**Written exercise:** Could you copy, character for character, the data below from the line containing "From closest to furthest, what ordering suits" through the line containing "17.3 meters", including both of those lines?

[Data drawn from a collection]
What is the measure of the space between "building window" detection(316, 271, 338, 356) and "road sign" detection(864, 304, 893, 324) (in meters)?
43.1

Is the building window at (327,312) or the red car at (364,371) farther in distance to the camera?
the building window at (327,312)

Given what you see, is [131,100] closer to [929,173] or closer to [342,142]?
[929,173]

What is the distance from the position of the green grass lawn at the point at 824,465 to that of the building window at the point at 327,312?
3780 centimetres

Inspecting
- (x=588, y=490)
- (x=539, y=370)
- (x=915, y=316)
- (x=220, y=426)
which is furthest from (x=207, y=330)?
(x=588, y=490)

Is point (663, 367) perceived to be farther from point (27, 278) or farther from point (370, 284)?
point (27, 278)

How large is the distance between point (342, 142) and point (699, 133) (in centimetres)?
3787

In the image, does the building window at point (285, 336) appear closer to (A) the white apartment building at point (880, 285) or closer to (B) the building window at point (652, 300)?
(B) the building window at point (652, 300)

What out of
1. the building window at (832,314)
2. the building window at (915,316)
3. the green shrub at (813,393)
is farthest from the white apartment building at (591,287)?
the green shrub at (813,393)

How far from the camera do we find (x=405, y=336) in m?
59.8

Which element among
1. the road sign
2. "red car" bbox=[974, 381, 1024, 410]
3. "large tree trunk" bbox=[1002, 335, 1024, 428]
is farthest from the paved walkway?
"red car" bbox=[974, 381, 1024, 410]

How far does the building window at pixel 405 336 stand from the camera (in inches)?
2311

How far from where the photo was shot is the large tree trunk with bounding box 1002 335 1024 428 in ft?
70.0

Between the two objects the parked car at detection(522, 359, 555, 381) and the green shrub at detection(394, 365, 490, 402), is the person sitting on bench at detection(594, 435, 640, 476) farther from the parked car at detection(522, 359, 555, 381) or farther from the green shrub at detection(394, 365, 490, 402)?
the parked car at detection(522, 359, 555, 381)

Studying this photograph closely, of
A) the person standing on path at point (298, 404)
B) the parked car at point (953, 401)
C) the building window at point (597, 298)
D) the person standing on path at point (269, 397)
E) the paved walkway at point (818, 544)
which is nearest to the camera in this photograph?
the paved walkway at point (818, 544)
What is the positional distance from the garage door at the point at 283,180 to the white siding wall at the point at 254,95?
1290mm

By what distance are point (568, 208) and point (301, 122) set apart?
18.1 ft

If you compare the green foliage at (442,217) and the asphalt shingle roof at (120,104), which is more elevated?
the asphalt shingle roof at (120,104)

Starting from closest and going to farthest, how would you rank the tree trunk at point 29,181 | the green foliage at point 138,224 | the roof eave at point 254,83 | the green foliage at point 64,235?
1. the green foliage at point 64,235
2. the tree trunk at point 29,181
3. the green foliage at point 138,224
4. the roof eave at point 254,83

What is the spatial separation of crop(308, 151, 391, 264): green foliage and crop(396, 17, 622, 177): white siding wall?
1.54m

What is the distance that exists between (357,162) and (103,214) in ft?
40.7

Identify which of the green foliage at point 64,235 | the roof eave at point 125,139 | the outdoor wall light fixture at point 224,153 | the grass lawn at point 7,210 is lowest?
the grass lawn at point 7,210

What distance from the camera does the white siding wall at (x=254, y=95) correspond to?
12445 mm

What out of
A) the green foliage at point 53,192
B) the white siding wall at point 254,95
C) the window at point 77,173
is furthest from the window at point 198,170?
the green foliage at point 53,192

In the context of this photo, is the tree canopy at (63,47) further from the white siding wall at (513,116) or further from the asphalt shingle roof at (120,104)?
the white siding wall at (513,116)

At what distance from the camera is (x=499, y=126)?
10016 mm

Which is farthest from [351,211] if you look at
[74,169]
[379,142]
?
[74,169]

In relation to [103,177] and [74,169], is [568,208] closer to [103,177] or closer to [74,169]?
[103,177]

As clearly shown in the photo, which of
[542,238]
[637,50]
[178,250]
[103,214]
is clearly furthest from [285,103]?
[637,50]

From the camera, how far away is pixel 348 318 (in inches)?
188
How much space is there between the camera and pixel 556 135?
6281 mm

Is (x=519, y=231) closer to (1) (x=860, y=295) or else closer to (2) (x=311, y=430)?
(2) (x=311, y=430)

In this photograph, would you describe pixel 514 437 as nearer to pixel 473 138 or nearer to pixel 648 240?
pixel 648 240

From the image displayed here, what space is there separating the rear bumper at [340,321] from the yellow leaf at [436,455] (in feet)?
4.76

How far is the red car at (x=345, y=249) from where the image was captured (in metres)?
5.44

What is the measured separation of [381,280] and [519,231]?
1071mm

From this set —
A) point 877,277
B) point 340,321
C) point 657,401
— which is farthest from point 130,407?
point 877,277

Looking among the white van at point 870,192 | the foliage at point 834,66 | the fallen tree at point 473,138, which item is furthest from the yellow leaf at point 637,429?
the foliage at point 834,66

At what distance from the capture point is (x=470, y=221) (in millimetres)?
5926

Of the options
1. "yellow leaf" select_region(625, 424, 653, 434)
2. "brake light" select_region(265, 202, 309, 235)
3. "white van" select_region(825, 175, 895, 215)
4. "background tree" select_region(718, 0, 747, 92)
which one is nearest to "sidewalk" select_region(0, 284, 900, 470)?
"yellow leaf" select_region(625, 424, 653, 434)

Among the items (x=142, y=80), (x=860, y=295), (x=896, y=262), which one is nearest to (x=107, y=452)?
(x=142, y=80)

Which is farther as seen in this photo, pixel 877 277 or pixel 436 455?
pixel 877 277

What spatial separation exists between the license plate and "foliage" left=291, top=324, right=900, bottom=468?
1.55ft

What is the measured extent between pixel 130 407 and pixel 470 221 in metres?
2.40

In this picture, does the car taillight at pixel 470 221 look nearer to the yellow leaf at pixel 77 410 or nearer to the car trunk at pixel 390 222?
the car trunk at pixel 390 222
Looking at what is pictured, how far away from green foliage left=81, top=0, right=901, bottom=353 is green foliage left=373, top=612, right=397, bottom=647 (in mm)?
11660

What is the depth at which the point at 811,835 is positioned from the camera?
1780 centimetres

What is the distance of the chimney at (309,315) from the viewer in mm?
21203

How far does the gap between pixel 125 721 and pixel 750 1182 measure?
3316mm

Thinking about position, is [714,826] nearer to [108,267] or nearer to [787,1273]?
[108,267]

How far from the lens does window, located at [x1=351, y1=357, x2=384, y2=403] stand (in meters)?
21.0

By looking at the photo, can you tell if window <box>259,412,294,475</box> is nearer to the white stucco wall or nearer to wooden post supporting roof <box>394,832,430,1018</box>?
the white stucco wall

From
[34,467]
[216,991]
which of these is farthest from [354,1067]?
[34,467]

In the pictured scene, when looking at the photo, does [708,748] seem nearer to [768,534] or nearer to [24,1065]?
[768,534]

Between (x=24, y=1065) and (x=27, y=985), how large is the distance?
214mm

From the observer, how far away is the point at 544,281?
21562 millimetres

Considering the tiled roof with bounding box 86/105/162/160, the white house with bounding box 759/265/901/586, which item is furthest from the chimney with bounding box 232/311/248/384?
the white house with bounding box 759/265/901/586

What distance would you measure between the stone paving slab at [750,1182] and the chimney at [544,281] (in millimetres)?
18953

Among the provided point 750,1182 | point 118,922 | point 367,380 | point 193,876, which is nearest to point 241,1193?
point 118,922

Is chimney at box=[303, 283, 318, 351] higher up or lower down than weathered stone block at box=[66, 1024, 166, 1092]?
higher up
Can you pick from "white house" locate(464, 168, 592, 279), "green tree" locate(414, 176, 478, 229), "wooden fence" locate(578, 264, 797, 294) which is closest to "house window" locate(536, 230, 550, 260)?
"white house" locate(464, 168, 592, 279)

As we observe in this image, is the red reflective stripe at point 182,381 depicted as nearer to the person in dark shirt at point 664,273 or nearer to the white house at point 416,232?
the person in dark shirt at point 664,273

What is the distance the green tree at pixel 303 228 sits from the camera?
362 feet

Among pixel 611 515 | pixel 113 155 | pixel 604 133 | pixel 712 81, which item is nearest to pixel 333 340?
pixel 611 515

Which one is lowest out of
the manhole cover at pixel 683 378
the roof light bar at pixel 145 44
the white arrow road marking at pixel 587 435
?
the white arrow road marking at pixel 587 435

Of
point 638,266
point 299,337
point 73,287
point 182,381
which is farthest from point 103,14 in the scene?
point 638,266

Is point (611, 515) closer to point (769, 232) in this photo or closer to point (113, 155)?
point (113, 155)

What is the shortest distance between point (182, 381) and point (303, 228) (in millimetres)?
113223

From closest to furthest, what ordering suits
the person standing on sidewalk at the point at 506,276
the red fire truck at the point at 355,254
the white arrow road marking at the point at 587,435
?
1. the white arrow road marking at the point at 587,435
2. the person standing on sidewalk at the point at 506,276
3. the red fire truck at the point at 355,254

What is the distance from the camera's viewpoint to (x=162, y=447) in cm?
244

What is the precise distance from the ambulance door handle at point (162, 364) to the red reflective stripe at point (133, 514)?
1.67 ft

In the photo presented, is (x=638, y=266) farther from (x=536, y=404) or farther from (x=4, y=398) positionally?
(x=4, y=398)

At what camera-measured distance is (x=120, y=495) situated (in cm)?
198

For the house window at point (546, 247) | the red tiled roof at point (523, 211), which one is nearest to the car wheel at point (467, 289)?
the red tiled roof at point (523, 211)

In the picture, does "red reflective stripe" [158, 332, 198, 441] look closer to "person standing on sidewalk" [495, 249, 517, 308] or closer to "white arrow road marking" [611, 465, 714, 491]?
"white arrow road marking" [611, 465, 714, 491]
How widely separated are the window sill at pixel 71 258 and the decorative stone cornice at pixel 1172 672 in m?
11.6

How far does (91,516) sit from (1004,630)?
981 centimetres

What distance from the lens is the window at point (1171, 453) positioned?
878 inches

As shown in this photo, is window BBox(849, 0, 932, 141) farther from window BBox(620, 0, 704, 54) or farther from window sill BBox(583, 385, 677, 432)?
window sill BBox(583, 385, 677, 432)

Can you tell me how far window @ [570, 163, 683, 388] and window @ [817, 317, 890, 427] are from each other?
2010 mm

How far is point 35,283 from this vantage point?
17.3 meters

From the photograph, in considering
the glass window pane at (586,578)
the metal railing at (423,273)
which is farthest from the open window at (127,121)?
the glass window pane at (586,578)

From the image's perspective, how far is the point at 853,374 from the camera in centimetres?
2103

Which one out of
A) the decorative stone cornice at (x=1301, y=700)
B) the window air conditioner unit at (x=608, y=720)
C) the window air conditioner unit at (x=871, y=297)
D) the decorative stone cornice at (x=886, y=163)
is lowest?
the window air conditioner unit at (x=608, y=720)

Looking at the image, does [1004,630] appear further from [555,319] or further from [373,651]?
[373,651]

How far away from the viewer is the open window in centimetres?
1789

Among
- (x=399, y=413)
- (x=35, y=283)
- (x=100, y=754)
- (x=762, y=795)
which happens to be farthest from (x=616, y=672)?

**Output:**
From closest to furthest, what ordering suits
the person standing on sidewalk at the point at 506,276
the red fire truck at the point at 355,254
the white arrow road marking at the point at 587,435
?
1. the white arrow road marking at the point at 587,435
2. the person standing on sidewalk at the point at 506,276
3. the red fire truck at the point at 355,254

What is the distance from the camera's viewpoint to (x=162, y=447) in cm?
244

What is the precise distance from the ambulance door handle at point (162, 364) to the red reflective stripe at point (133, 514)?
1.67 ft

In the photo presented, is (x=638, y=266) farther from (x=536, y=404) or farther from (x=4, y=398) positionally?
(x=4, y=398)

At what camera-measured distance is (x=120, y=495) situated (in cm)?
198

For the house window at point (546, 247) | the red tiled roof at point (523, 211), which one is nearest to the car wheel at point (467, 289)?
the red tiled roof at point (523, 211)

In the picture, does "red reflective stripe" [158, 332, 198, 441] look closer to "person standing on sidewalk" [495, 249, 517, 308] or closer to "white arrow road marking" [611, 465, 714, 491]?
"white arrow road marking" [611, 465, 714, 491]
How widely separated are the window sill at pixel 71 258 and the decorative stone cornice at pixel 1172 672 in m?
11.6

How far does (91,516) sit from (1004,630)?
981 centimetres

What distance from the lens is the window at point (1171, 453) positioned?
878 inches

As shown in this photo, is window BBox(849, 0, 932, 141) farther from window BBox(620, 0, 704, 54) or farther from window sill BBox(583, 385, 677, 432)?
window sill BBox(583, 385, 677, 432)

Can you tell me how far window @ [570, 163, 683, 388] and window @ [817, 317, 890, 427] are from each other?
2010 mm

How far is point 35,283 from this vantage point?
17.3 meters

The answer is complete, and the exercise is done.